═════ Seçilen metin ═════

78. Sonuç olarak el konulan otobüsün müsadere edilemeyeceğinin
anlaşılmasına ve başvurucunun finansal kiracısı olduğu otobüsün sicil kaydına
şerh konulmak suretiyle daha az zarara yol açabilecek bir yolun da varlığına
rağmen yargılama sonuna kadar otobüse fiilen alıkonulması şeklindeki
müdahalenin ölçülülük anlamında gereklilik ölçütünü sağlamadığı
anlaşılmaktadır. Bunun yanında el konulan otobüsün derece mahkemelerince iyi
niyetli üçüncü kişi konumundaki finansal kiralama Şirketi ile kiracısı olan
başvurucuya ait olduğu tespit edildiği ve ortada tedbirin devamını gerektirir
makul ve haklı bir gerekçe de bulunmadığı hâlde el koyma tedbirinin fiilî
olarak uygulanmasına devam edilmesi ve iade hükmünün infazı kesinleşme şartına
bağlanarak mülkiyetin kısıtlanma süresinin uzamasına neden olunması orantılı da
değildir. Bu durumda tedbirin uygulanmasında meşru bir amacın mevcut olduğu ve
bu alanda kamu makamlarının geniş bir takdir yetkisinin de bulunduğu kabul
edilmekle birlikte somut olay bağlamında başvurucunun mülkiyet hakkına yapılan
müdahaleyle başvurucuya şahsi olarak aşırı ve orantısız bir külfet
yüklenmiştir. Dolayısıyla başvurucunun mülkiyet hakkı ile kamu yararı arasında
olması gereken adil dengenin başvurucu aleyhine bozulduğu sonucuna varılmıştır.
79. Açıklanan nedenlerle Anayasa’nın 35. maddesinde güvence
altına alınan mülkiyet hakkının ihlal edildiğine karar verilmesi gerekir.
3. 6216 Sayılı Kanun'un
50. Maddesi Yönünden
80. 30/3/2011 tarihli ve 6216 sayılı Anayasa Mahkemesinin
Kuruluşu ve Yargılama Usulleri Hakkında Kanun’un 50. maddesinin (1) ve (2)

═════ İncelenecek veriler ═════

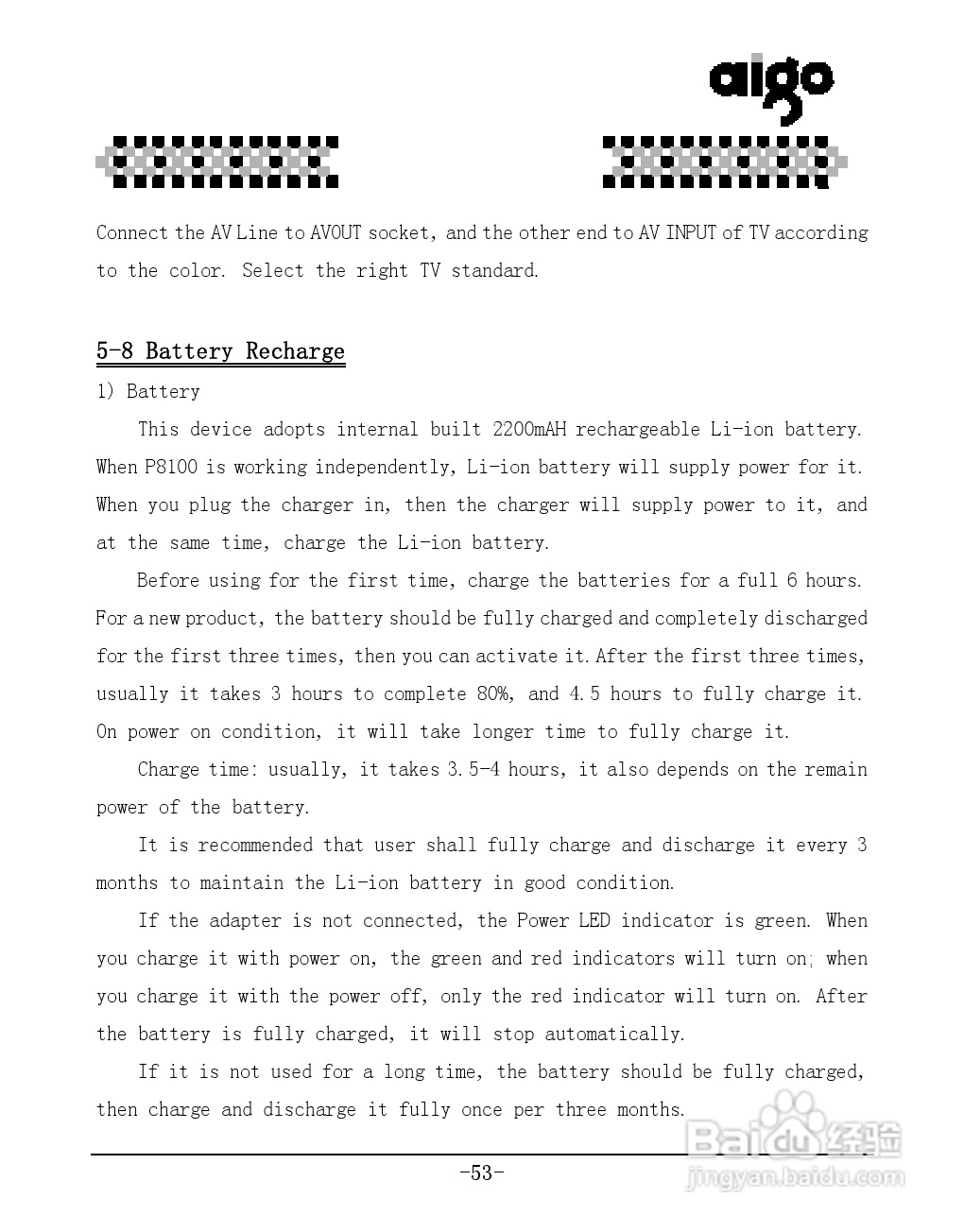 aigo

Connect the AV Line to AVOUT socket, and the other end to AV INPUT of TV according to the color. Select the right TV standard.

5-8 Battery Recharge

1) Battery

This device adopts internal built 2200mAH rechargeable Li-ion battery. When P8100 is working independently, Li-ion battery will supply power for it. When you plug the charger in, then the charger will supply power to it, and at the same time, charge the Li-ion battery.

Before using for the first time, charge the batteries for a full 6 hours. For a new product, the battery should be fully charged and completely discharged for the first three times, then you can activate it. After the first three times, usually it takes 3 hours to complete 80%, and 4.5 hours to fully charge it. On power on condition, it will take longer time to fully charge it.

Charge time: usually, it takes 3.5-4 hours, it also depends on the remain power of the battery.

It is recommended that user shall fully charge and discharge it every 3 months to maintain the Li-ion battery in good condition.

If the adapter is not connected, the Power LED indicator is green. When you charge it with power on, the green and red indicators will turn on; when you charge it with the power off, only the red indicator will turn on. After the battery is fully charged, it will stop automatically.

If it is not used for a long time, the battery should be fully charged, then charge and discharge it fully once per three months.

-53-

Baidu经验
jingyan.baidu.com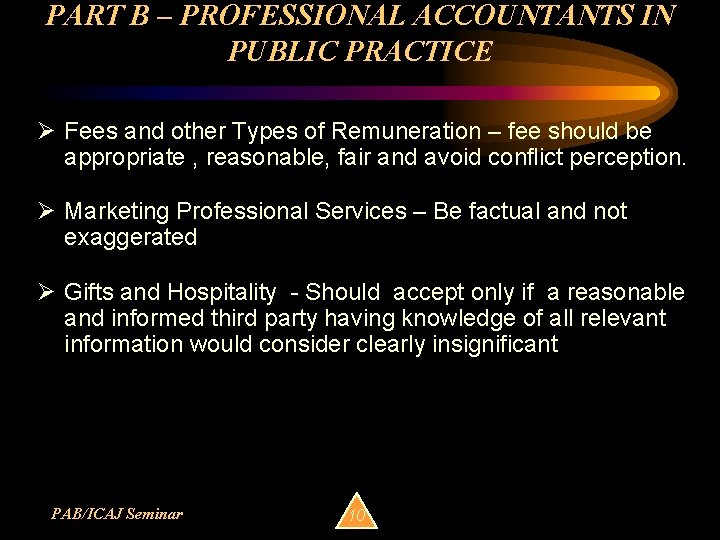 PART B – PROFESSIONAL ACCOUNTANTS IN PUBLIC PRACTICE

➢ Fees and other Types of Remuneration – fee should be appropriate , reasonable, fair and avoid conflict perception.

➢ Marketing Professional Services – Be factual and not exaggerated

➢ Gifts and Hospitality - Should accept only if a reasonable and informed third party having knowledge of all relevant information would consider clearly insignificant

PAB/ICAJ Seminar

10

═════

İş talebi 1 » Seçilen metne göre hangi hakkın ihlal edildiğine karar verilmesi gerekiyor?
İş talebi 2 » Seçilen metinde "79. Açıklanan nedenlerle" ile başlayıp "maddesinin (1) ve (2)" ifadesine kadar süren kısmı hiç değiştirmeden yazın.

Görevin cevabı 1 » Anayasa'nın 35. maddesinde güvence altına alınan mülkiyet hakkının ihlal edildiğine karar verilmesi gerekiyor.

Görevin cevabı 2 »
79. Açıklanan nedenlerle Anayasa’nın 35. maddesinde güvence
altına alınan mülkiyet hakkının ihlal edildiğine karar verilmesi gerekir.
3. 6216 Sayılı Kanun'un
50. Maddesi Yönünden
80. 30/3/2011 tarihli ve 6216 sayılı Anayasa Mahkemesinin
Kuruluşu ve Yargılama Usulleri Hakkında Kanun’un 50. maddesinin (1) ve (2)